Did you ever notice how in the grocery store checkout line tabloids are always put at just the right height for children to see them? Adults have to look down to see a tabloid, and may not notice if they’re distracted unloading their cart. Children, however, can’t help but read the headlines of tabloids. Looking back on my own childhood, it seems like every time I had to wait in line at the grocery store I was eye-level with your glossy face. I would read the headline each time, and it was always some version of your mother killing you, your father killing you, a stranger killing you. I was eight at the time, and until then had not been fully aware of the fact that children died, and that adults were often to blame.

In 1996 and 1997 my world was changing at a faster rate than I was comfortable, and I found myself perpetually anxious. My aunt got a divorce, and moved in next door to us with my two cousins. My parents took me out of school because of my seemingly precarious health, and schooled me at home. I spent a lot of time by myself. I had an overactive imagination that often turned toxic. I saw rows and rows of your face in the checkout line every week. I was learning about the fragility of the lives we create, and the lives our parents make for us, but I didn’t have the words for it at the time.

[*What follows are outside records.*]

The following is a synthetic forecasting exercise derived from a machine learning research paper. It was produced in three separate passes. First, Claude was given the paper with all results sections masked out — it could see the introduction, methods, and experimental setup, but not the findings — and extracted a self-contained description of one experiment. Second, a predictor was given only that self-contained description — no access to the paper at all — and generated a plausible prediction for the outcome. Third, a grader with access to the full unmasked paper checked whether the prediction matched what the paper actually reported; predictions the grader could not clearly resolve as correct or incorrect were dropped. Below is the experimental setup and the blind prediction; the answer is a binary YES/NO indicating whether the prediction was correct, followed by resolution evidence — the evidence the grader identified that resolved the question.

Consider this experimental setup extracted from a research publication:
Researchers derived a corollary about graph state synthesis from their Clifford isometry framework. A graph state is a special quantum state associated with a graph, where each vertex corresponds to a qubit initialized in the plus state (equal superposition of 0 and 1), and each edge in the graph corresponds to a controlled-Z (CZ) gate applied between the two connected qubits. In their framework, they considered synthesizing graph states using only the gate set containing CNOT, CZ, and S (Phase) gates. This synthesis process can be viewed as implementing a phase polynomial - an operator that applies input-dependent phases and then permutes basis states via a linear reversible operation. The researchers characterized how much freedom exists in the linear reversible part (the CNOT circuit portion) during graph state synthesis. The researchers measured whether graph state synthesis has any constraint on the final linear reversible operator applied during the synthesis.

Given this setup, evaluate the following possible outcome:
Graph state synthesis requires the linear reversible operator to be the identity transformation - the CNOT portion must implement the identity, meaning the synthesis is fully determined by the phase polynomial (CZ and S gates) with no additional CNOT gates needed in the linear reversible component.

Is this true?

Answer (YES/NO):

Do you think it’s creepy that I’m writing to you? I know about the man who wrote poems about you and built a shrine for you in his home. Some people thought he murdered you. I know about John Mark Karr, and how he claims to have been with you the night you died. DNA proved, then disproved, that he murdered you. But the day after Christmas, 1996 these men were already men, and I was a little boy who didn’t understand why someone wanted you dead. I suppose I’m writing to you now because I’ve been thinking about how much the world has changed since then, but you and your murder continue to exist outside the confines of time.

We are both supposed to be adults now, and I am not supposed to know who you are. Your pageant videos should only be home movies for your family, and strangers should not be leaving flowers outside the home where you once lived.

I suppose too that I wanted to write this letter because I still think about a conversation between my parents I overheard one night shortly after your murder. They were watching your parents on the news, and your mother was telling the country to keep their babies close. I loved listening to grownups talk. Did you? Everything they said seemed interesting. That night I sat on the stairs and listened to my parents talk about whether or not they would cover up for each other if one of them murdered me. My mother said she wouldn’t, my father said he would.  They talked about it like they were deciding what to have for dinner that night. They spoke so matter of fact that my already anxious brain kicked into overdrive, wondering if I needed to worry about my parents murdering me. It’s more of joke now in my family that the thought even crossed my mind, but in the last days of 1996 it felt as though all bets were off.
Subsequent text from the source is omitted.